WHO ARE IN THE MOVEMENT? Artist Vanessa Ramalho from Newark, New Jersey uses self-portrait to explore healing from experiences of trauma and violence.

WHO ARE IN THE MOVEMENT? Artist Vanessa Ramalho from Newark, New Jersey uses self-portrait to explore healing from experiences of trauma and violence.

Tina Cocadiz, a lighting designer, is involved with transformative theater and advocacy for migrants’ rights.

Tina Cocadiz, a lighting designer, is involved with transformative theater and advocacy for migrants’ rights.

Kirklyn Escondo is an emerging community leader who is currently affiliated with Kalusugan Coalition and UniPro.

Kirklyn Escondo is an emerging community leader who is currently affiliated with Kalusugan Coalition and UniPro.

I met women, like DJ Kuttin Kandi; hip hop artist Krishtine Deleon aka Rocky Rivera; Alleluia Panis, who is the founder of KulArts; Jollene Levid of Af3irm and Prof.
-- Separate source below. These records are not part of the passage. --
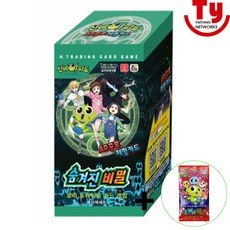 bcdc75a9e2475a7a47b0abf83d440afdf37cd659dbe3ba20d81dffdf3f7d.jpg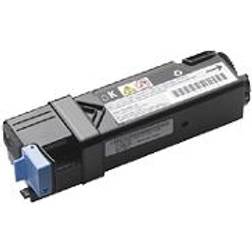 Dell Toner Cartridge 2500 Pages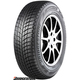 Bridgestone zimska pnevmatika 255/55/R18 Blizzak LM001 109H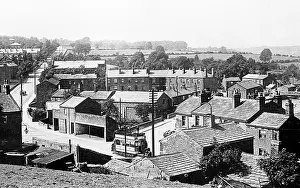 Rodley: Rodley
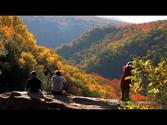 Catskills, New York Part One - Destination Video - Travel Guide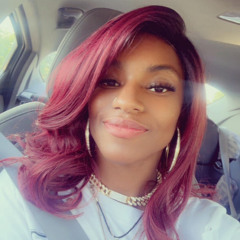 LadyyDivinee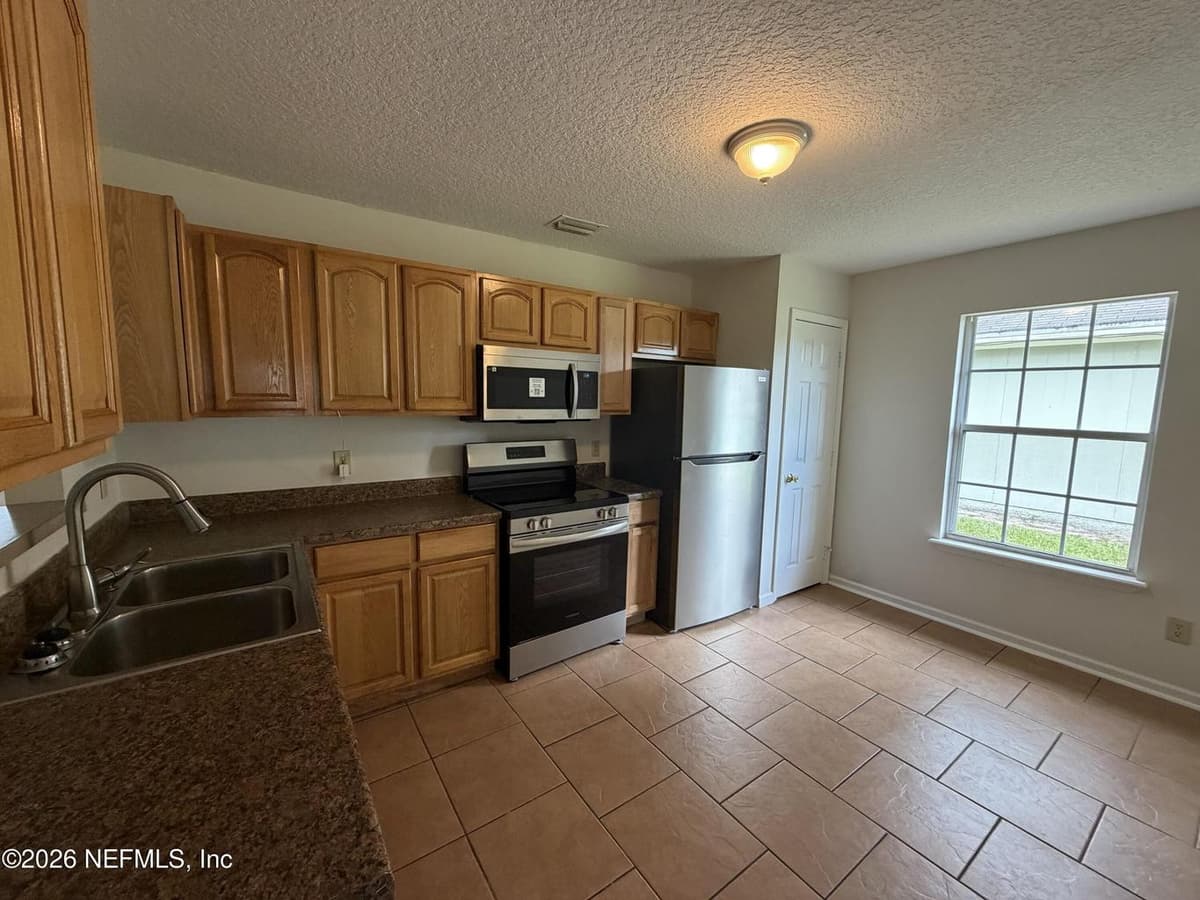 4224 HARBOR VIEW Drive, Jacksonville, FL 32208, Jacksonville, FL - photo 3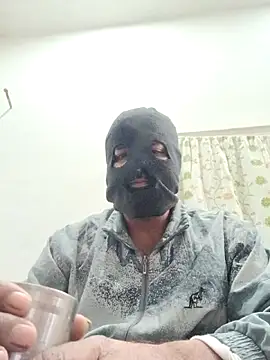 cutee Baby angel online show from 02-09-26, 09:13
Allyson Tintiangco-Cubales of the San Francisco State University’s Asian American Studies. In all their power and conviction, they taught me that we must raise our voices against injustices that we experienced as Pinay, as women. They brought me to understand that the power of Pinay was beyond home and family, it was in the streets, with the people in collective empowerment through reclaiming of ‘herstory.’ They politicized me and taught me the importance of organizing as women, that our freedom should not be put on hold.

And as I continued to seek more knowledge, “The Journey of a Brown Girl” opened up my connections to other Pinays who would pull me deeper into investigating my humanity — the women of Damayan and Ugnayan ng mga Anak ng Bayan — who built family with me here in NYC as I left my home and community on the West Coast. The sisters of the Center of Babaylan Studies would help me remember myself, re-piece the parts of my Pinay being that I did not even know was forgotten.

From all this knowledge the intention was to create a theater piece that would look at what it meant to center work and live within the Pilipino community and culture. What I did not know was that with each interaction my connection to self as a Pinay would open my eyes, my mind and my spirit to my own leadership and light. They helped me gain the realization of a greater purpose as an artist: to become an instrument of my culture through collective expression and creation.

I remember what Letecia Leyson from the Center of Babaylan Studies said to me: “You must back into your future. I’ve contextualized the relationship of how memory works, everything we remember IS. This is the way I live my life. I am deeply connected in my ancestry and I feel myself deeply connected to the beginning of all things.”

Perla Daly, the founder of Pinay.com, imparted a call to action. She said: “Grow roots deep enough for generosity to sow seeds for others you love… those you do not know… unseen generations you will never meet.”

In this new-enlightened place I gathered a small group of Pinay women from New York/ New Jersey to build around workshops I developed through ideas of self-inquiry around being Pinay. From their conversations and stories and the dialogues between myself and the Pinay leaders that were the foundation for this movement. Thus was born “The Journey of a Brown Girl,” which is a storytelling and conversation and celebration of our survival and our resilience. The intention is to build this show entirely envisioned and creatively executed by Pinay artists.

Because of the way it is fed with the love of, and from, our community, “The Journey of a Brown Girl” has become more than a play, but has become a movement inviting all to join us in light and solidarity.

Jana Lynne Umipig is the assistant director at El Puente non-profit organization in Brooklyn. Born in Honolulu, she came to New York from California. “The Journey of a Brown Girl” has an Indiegogo campaign. It will stage in March of 2014.